§ **TEXTO PARA LEITURA**:

# # # # #

Benedita, Damásia e Ignácia – três mulheres escravizadas no Paraná
Lá na úmida senzala,
Sentado na estreita sala,
Junto ao braseiro, no chão,
Entoa o escravo o seu canto,
E ao cantar correm-lhe em pranto
Saudades do seu torrão …
De um lado, uma negra escrava
Os olhos no filho crava,
Que tem no colo a embalar…
E à meia voz lá responde
Ao canto, e o filhinho esconde,
Talvez pra não o escutar!
“Minha terra é lá bem longe,
Das bandas de onde o sol vem;
Esta terra é mais bonita,
Mas à outra eu quero bem!
Castro Alves
Dados permanentes sobre a quantidade de pessoas escravizadas no Brasil apareceram apenas na segunda metade do século XVIII, com a elaboração sistemática de recenseamentos, as chamadas listas nominativas de habitantes. Em 1798, o estado do Paraná ganha um censo reunindo informações de Antonina, Guaratuba, Paranaguá, Castro, Curitiba, Lapa e São José dos Pinhais, isto é, de todas as localidades então existentes. Foram relacionados 4.273 cativos dentro de uma população de 20.999 pessoas, o que representava cerca de 20 % dos habitantes.

# # # # #

§ **MATERIAL APRESENTADO**:

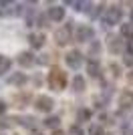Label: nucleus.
<instances>
[{
	"mask_svg": "<svg viewBox=\"0 0 133 135\" xmlns=\"http://www.w3.org/2000/svg\"><path fill=\"white\" fill-rule=\"evenodd\" d=\"M121 22V8L119 6H109L105 8V14H103V26L109 28L113 24H119Z\"/></svg>",
	"mask_w": 133,
	"mask_h": 135,
	"instance_id": "nucleus-3",
	"label": "nucleus"
},
{
	"mask_svg": "<svg viewBox=\"0 0 133 135\" xmlns=\"http://www.w3.org/2000/svg\"><path fill=\"white\" fill-rule=\"evenodd\" d=\"M121 38H127V42L133 40V22H123L121 24Z\"/></svg>",
	"mask_w": 133,
	"mask_h": 135,
	"instance_id": "nucleus-12",
	"label": "nucleus"
},
{
	"mask_svg": "<svg viewBox=\"0 0 133 135\" xmlns=\"http://www.w3.org/2000/svg\"><path fill=\"white\" fill-rule=\"evenodd\" d=\"M34 61H36V59H34L32 52H20V55H18V62H20L22 67H30Z\"/></svg>",
	"mask_w": 133,
	"mask_h": 135,
	"instance_id": "nucleus-14",
	"label": "nucleus"
},
{
	"mask_svg": "<svg viewBox=\"0 0 133 135\" xmlns=\"http://www.w3.org/2000/svg\"><path fill=\"white\" fill-rule=\"evenodd\" d=\"M99 52H101V42H99V40H93V42H91V49H89V55L95 59Z\"/></svg>",
	"mask_w": 133,
	"mask_h": 135,
	"instance_id": "nucleus-20",
	"label": "nucleus"
},
{
	"mask_svg": "<svg viewBox=\"0 0 133 135\" xmlns=\"http://www.w3.org/2000/svg\"><path fill=\"white\" fill-rule=\"evenodd\" d=\"M127 79H129V81L133 83V71H131V73H127Z\"/></svg>",
	"mask_w": 133,
	"mask_h": 135,
	"instance_id": "nucleus-31",
	"label": "nucleus"
},
{
	"mask_svg": "<svg viewBox=\"0 0 133 135\" xmlns=\"http://www.w3.org/2000/svg\"><path fill=\"white\" fill-rule=\"evenodd\" d=\"M65 85H66V75H65V71L53 67V69H50V73H49V87H50L53 91H63V89H65Z\"/></svg>",
	"mask_w": 133,
	"mask_h": 135,
	"instance_id": "nucleus-1",
	"label": "nucleus"
},
{
	"mask_svg": "<svg viewBox=\"0 0 133 135\" xmlns=\"http://www.w3.org/2000/svg\"><path fill=\"white\" fill-rule=\"evenodd\" d=\"M69 133H71V135H83V129H81V125H73Z\"/></svg>",
	"mask_w": 133,
	"mask_h": 135,
	"instance_id": "nucleus-25",
	"label": "nucleus"
},
{
	"mask_svg": "<svg viewBox=\"0 0 133 135\" xmlns=\"http://www.w3.org/2000/svg\"><path fill=\"white\" fill-rule=\"evenodd\" d=\"M89 135H103V127L101 125H91L89 127Z\"/></svg>",
	"mask_w": 133,
	"mask_h": 135,
	"instance_id": "nucleus-22",
	"label": "nucleus"
},
{
	"mask_svg": "<svg viewBox=\"0 0 133 135\" xmlns=\"http://www.w3.org/2000/svg\"><path fill=\"white\" fill-rule=\"evenodd\" d=\"M34 107L39 109V111H42V113H50L53 107H55V101H53L50 97H46V95H40V97L34 99Z\"/></svg>",
	"mask_w": 133,
	"mask_h": 135,
	"instance_id": "nucleus-5",
	"label": "nucleus"
},
{
	"mask_svg": "<svg viewBox=\"0 0 133 135\" xmlns=\"http://www.w3.org/2000/svg\"><path fill=\"white\" fill-rule=\"evenodd\" d=\"M131 18H133V10H131Z\"/></svg>",
	"mask_w": 133,
	"mask_h": 135,
	"instance_id": "nucleus-34",
	"label": "nucleus"
},
{
	"mask_svg": "<svg viewBox=\"0 0 133 135\" xmlns=\"http://www.w3.org/2000/svg\"><path fill=\"white\" fill-rule=\"evenodd\" d=\"M44 125H46V127H50V129H55V131H56V127L61 125V119L56 117V115H50V117H46Z\"/></svg>",
	"mask_w": 133,
	"mask_h": 135,
	"instance_id": "nucleus-18",
	"label": "nucleus"
},
{
	"mask_svg": "<svg viewBox=\"0 0 133 135\" xmlns=\"http://www.w3.org/2000/svg\"><path fill=\"white\" fill-rule=\"evenodd\" d=\"M119 105L121 109H131L133 107V91H123L119 95Z\"/></svg>",
	"mask_w": 133,
	"mask_h": 135,
	"instance_id": "nucleus-9",
	"label": "nucleus"
},
{
	"mask_svg": "<svg viewBox=\"0 0 133 135\" xmlns=\"http://www.w3.org/2000/svg\"><path fill=\"white\" fill-rule=\"evenodd\" d=\"M127 51H129V55H133V40L127 42Z\"/></svg>",
	"mask_w": 133,
	"mask_h": 135,
	"instance_id": "nucleus-29",
	"label": "nucleus"
},
{
	"mask_svg": "<svg viewBox=\"0 0 133 135\" xmlns=\"http://www.w3.org/2000/svg\"><path fill=\"white\" fill-rule=\"evenodd\" d=\"M50 55H44V56H40L39 59V62H42V65H46V62H50V59H49Z\"/></svg>",
	"mask_w": 133,
	"mask_h": 135,
	"instance_id": "nucleus-27",
	"label": "nucleus"
},
{
	"mask_svg": "<svg viewBox=\"0 0 133 135\" xmlns=\"http://www.w3.org/2000/svg\"><path fill=\"white\" fill-rule=\"evenodd\" d=\"M10 59H6V56H2L0 55V75H4V73H8L10 71Z\"/></svg>",
	"mask_w": 133,
	"mask_h": 135,
	"instance_id": "nucleus-19",
	"label": "nucleus"
},
{
	"mask_svg": "<svg viewBox=\"0 0 133 135\" xmlns=\"http://www.w3.org/2000/svg\"><path fill=\"white\" fill-rule=\"evenodd\" d=\"M101 10H105V8H103V6H93V10H89V16H91V18H97Z\"/></svg>",
	"mask_w": 133,
	"mask_h": 135,
	"instance_id": "nucleus-24",
	"label": "nucleus"
},
{
	"mask_svg": "<svg viewBox=\"0 0 133 135\" xmlns=\"http://www.w3.org/2000/svg\"><path fill=\"white\" fill-rule=\"evenodd\" d=\"M109 73H111V79H117L119 77V65H109Z\"/></svg>",
	"mask_w": 133,
	"mask_h": 135,
	"instance_id": "nucleus-23",
	"label": "nucleus"
},
{
	"mask_svg": "<svg viewBox=\"0 0 133 135\" xmlns=\"http://www.w3.org/2000/svg\"><path fill=\"white\" fill-rule=\"evenodd\" d=\"M87 71H89V75H91V77H99V75H101V65H99V61H97V59H89Z\"/></svg>",
	"mask_w": 133,
	"mask_h": 135,
	"instance_id": "nucleus-10",
	"label": "nucleus"
},
{
	"mask_svg": "<svg viewBox=\"0 0 133 135\" xmlns=\"http://www.w3.org/2000/svg\"><path fill=\"white\" fill-rule=\"evenodd\" d=\"M32 135H42V133H40V131H32Z\"/></svg>",
	"mask_w": 133,
	"mask_h": 135,
	"instance_id": "nucleus-33",
	"label": "nucleus"
},
{
	"mask_svg": "<svg viewBox=\"0 0 133 135\" xmlns=\"http://www.w3.org/2000/svg\"><path fill=\"white\" fill-rule=\"evenodd\" d=\"M4 111H6V103L0 101V115H4Z\"/></svg>",
	"mask_w": 133,
	"mask_h": 135,
	"instance_id": "nucleus-28",
	"label": "nucleus"
},
{
	"mask_svg": "<svg viewBox=\"0 0 133 135\" xmlns=\"http://www.w3.org/2000/svg\"><path fill=\"white\" fill-rule=\"evenodd\" d=\"M65 62H66V67H69V69H75V71H77V69L83 65V55H81L79 51H71L69 55L65 56Z\"/></svg>",
	"mask_w": 133,
	"mask_h": 135,
	"instance_id": "nucleus-6",
	"label": "nucleus"
},
{
	"mask_svg": "<svg viewBox=\"0 0 133 135\" xmlns=\"http://www.w3.org/2000/svg\"><path fill=\"white\" fill-rule=\"evenodd\" d=\"M8 125H10V123H8V119H2V121H0V127H8Z\"/></svg>",
	"mask_w": 133,
	"mask_h": 135,
	"instance_id": "nucleus-30",
	"label": "nucleus"
},
{
	"mask_svg": "<svg viewBox=\"0 0 133 135\" xmlns=\"http://www.w3.org/2000/svg\"><path fill=\"white\" fill-rule=\"evenodd\" d=\"M107 45H109V51L111 52H121V40H119V36H113L111 34L109 38H107Z\"/></svg>",
	"mask_w": 133,
	"mask_h": 135,
	"instance_id": "nucleus-13",
	"label": "nucleus"
},
{
	"mask_svg": "<svg viewBox=\"0 0 133 135\" xmlns=\"http://www.w3.org/2000/svg\"><path fill=\"white\" fill-rule=\"evenodd\" d=\"M46 16H49V20H53V22H61L63 18H65V8H63V6H50L49 12H46Z\"/></svg>",
	"mask_w": 133,
	"mask_h": 135,
	"instance_id": "nucleus-7",
	"label": "nucleus"
},
{
	"mask_svg": "<svg viewBox=\"0 0 133 135\" xmlns=\"http://www.w3.org/2000/svg\"><path fill=\"white\" fill-rule=\"evenodd\" d=\"M14 121H18L22 127H34V125H36V119L30 117V115H20V117H16Z\"/></svg>",
	"mask_w": 133,
	"mask_h": 135,
	"instance_id": "nucleus-15",
	"label": "nucleus"
},
{
	"mask_svg": "<svg viewBox=\"0 0 133 135\" xmlns=\"http://www.w3.org/2000/svg\"><path fill=\"white\" fill-rule=\"evenodd\" d=\"M73 91H77V93L85 91V79L81 75H75V79H73Z\"/></svg>",
	"mask_w": 133,
	"mask_h": 135,
	"instance_id": "nucleus-16",
	"label": "nucleus"
},
{
	"mask_svg": "<svg viewBox=\"0 0 133 135\" xmlns=\"http://www.w3.org/2000/svg\"><path fill=\"white\" fill-rule=\"evenodd\" d=\"M73 34H75V26H73V22H66L63 24L59 30L55 32V38H56V45H69L73 40Z\"/></svg>",
	"mask_w": 133,
	"mask_h": 135,
	"instance_id": "nucleus-2",
	"label": "nucleus"
},
{
	"mask_svg": "<svg viewBox=\"0 0 133 135\" xmlns=\"http://www.w3.org/2000/svg\"><path fill=\"white\" fill-rule=\"evenodd\" d=\"M28 101H30V95H28V93H20V95L14 97L16 107H24V105H28Z\"/></svg>",
	"mask_w": 133,
	"mask_h": 135,
	"instance_id": "nucleus-17",
	"label": "nucleus"
},
{
	"mask_svg": "<svg viewBox=\"0 0 133 135\" xmlns=\"http://www.w3.org/2000/svg\"><path fill=\"white\" fill-rule=\"evenodd\" d=\"M53 135H63V131H61V129H56V131H53Z\"/></svg>",
	"mask_w": 133,
	"mask_h": 135,
	"instance_id": "nucleus-32",
	"label": "nucleus"
},
{
	"mask_svg": "<svg viewBox=\"0 0 133 135\" xmlns=\"http://www.w3.org/2000/svg\"><path fill=\"white\" fill-rule=\"evenodd\" d=\"M125 65H129V67H133V55H125Z\"/></svg>",
	"mask_w": 133,
	"mask_h": 135,
	"instance_id": "nucleus-26",
	"label": "nucleus"
},
{
	"mask_svg": "<svg viewBox=\"0 0 133 135\" xmlns=\"http://www.w3.org/2000/svg\"><path fill=\"white\" fill-rule=\"evenodd\" d=\"M93 36H95V30L89 24H77L75 26V38L79 40V42H93Z\"/></svg>",
	"mask_w": 133,
	"mask_h": 135,
	"instance_id": "nucleus-4",
	"label": "nucleus"
},
{
	"mask_svg": "<svg viewBox=\"0 0 133 135\" xmlns=\"http://www.w3.org/2000/svg\"><path fill=\"white\" fill-rule=\"evenodd\" d=\"M44 40H46V38H44L42 32H30V34H28V42H30L32 49H42Z\"/></svg>",
	"mask_w": 133,
	"mask_h": 135,
	"instance_id": "nucleus-8",
	"label": "nucleus"
},
{
	"mask_svg": "<svg viewBox=\"0 0 133 135\" xmlns=\"http://www.w3.org/2000/svg\"><path fill=\"white\" fill-rule=\"evenodd\" d=\"M77 113H79V121H87V119H91V111L85 109V107H81Z\"/></svg>",
	"mask_w": 133,
	"mask_h": 135,
	"instance_id": "nucleus-21",
	"label": "nucleus"
},
{
	"mask_svg": "<svg viewBox=\"0 0 133 135\" xmlns=\"http://www.w3.org/2000/svg\"><path fill=\"white\" fill-rule=\"evenodd\" d=\"M8 83L14 85V87H22V85L26 83V75L24 73H12L10 77H8Z\"/></svg>",
	"mask_w": 133,
	"mask_h": 135,
	"instance_id": "nucleus-11",
	"label": "nucleus"
}]
</instances>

# # # # #

§ **QUESTÕES PROPOSTAS**:
1. De acordo com o texto sobre as mulheres escravizadas no Paraná, quantos cativos foram relacionados no censo de 1798?
2. Reescreva o trecho do texto sobre as mulheres escravizadas no Paraná entre "Castro Alves" e "20 % dos habitantes.", inclusive, trocando "recenseamentos" por "levantamentos populacionais".

§ **RESPOSTAS CORRETAS**:
1. Foram relacionados 4.273 cativos.

2.
Castro Alves
Dados permanentes sobre a quantidade de pessoas escravizadas no Brasil apareceram apenas na segunda metade do século XVIII, com a elaboração sistemática de levantamentos populacionais, as chamadas listas nominativas de habitantes. Em 1798, o estado do Paraná ganha um censo reunindo informações de Antonina, Guaratuba, Paranaguá, Castro, Curitiba, Lapa e São José dos Pinhais, isto é, de todas as localidades então existentes. Foram relacionados 4.273 cativos dentro de uma população de 20.999 pessoas, o que representava cerca de 20 % dos habitantes.